Ja, vor fünf, sechs Jahren war die Situation nicht so gut. Hier waren Chinesisch, Koreanisch, Türkisch, Englisch populärer als Deutsch. Aber jetzt ist die Situation verändert. Deutsch wird immer wieder populär. Viele Studenten möchten die Ausbildung in Deutschland machen, daher bleibt Deutsch hundertprozentig populär.
Viele Menschen in Zentralasien lernen Deutsch für bessere wirtschaftliche Perspektiven. Doch das Goethe-Institut ist ebenso Vermittler für die deutsche Kultur und das Deutschland-Bild im Ausland. Das Goethe-Institut in Almaty übernimmt diese Rolle nicht nur in Kasachstan, sondern auch im benachbarten Kirgistan und in Turkmenistan.
Kulturmittler Goethe-Institut
Eva Schmitt hat das Goethe-Institut Kasachstan drei Jahre lang bis Ende 2020 geleitet – ihre Nachfolge ist wegen der Coronakrise noch offen. Schmitts Erfahrungen in ganz Zentralasien sind ausgesprochen wertvoll, auch wenn die Arbeit nicht immer so planbar ist, wie in Deutschland. In Turkmenistan beispielsweise, dem nach Nordkorea am meisten abgeschotteten Land der Welt, müsse jeder Schritt durch turkmenische Behörden genehmigt werden.
Das braucht sehr viel Zeit, sehr viel Vorlauf, auch Erklärungen, und ist kein einfacher Prozess, weil oft auch nicht klar ist, ob das funktionieren wird, was an Planungen ansteht oder möglicherweise dann kurzfristig doch nicht mehr klappt. – Wenn es dann aber funktioniert, sind das Interesse, die Motivation und auch die Auswirkungen oder der Erfolg vor Ort sehr sichtbar für die Arbeit des Goethe-Instituts.
Die Länder Zentralasiens sehen sich mit Deutschland eng verbunden – aufgrund der historischen Verbindungen durch die Russlanddeutschen, aber auch durch seine große Akzeptanz in Europa und weltweit.
Diplomatischer Zugang
Deutschland wiederum hat über das Goethe-Institut einen positiv besetzten Zugang in die kaum bekannte, politisch schwierige Region Zentralasien. Diesen Zugang zu bewahren, so Eva Schmitt, werde die Aufgabe des Goethe-Instituts bleiben – auch wenn das politische Umfeld unberechenbarer werde.

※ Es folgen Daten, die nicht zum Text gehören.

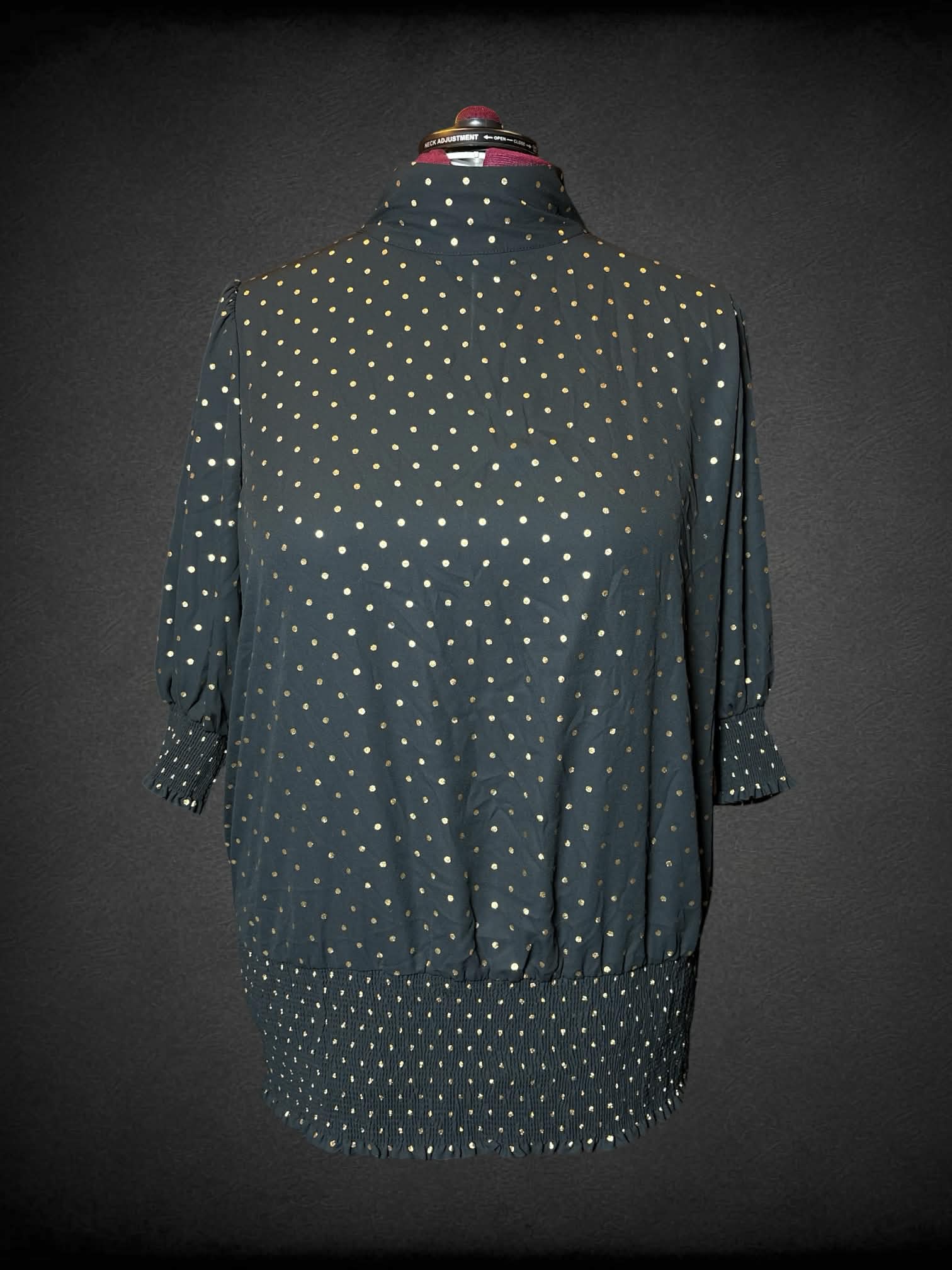 3X June + Vie black turtleneck blouse with gold polka-dot pattern, and shirred hem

Es wird auch von Seiten Zentralasiens, vor allem von Kasachstan nach Russland geschaut, wie sich dort die politische Entwicklung macht in Bezug auf NGOs. Und auch da kann es sein, dass das Goethe-Institut in einen Bereich kommt, wo dann Entscheidungen anstehen, was kann man noch machen als externe Institution, welche Möglichkeiten hat man, vor Ort zu arbeiten, wo wird es schwieriger oder wo wird es sich ändern. Das sind Perspektiven, die man berücksichtigen muss.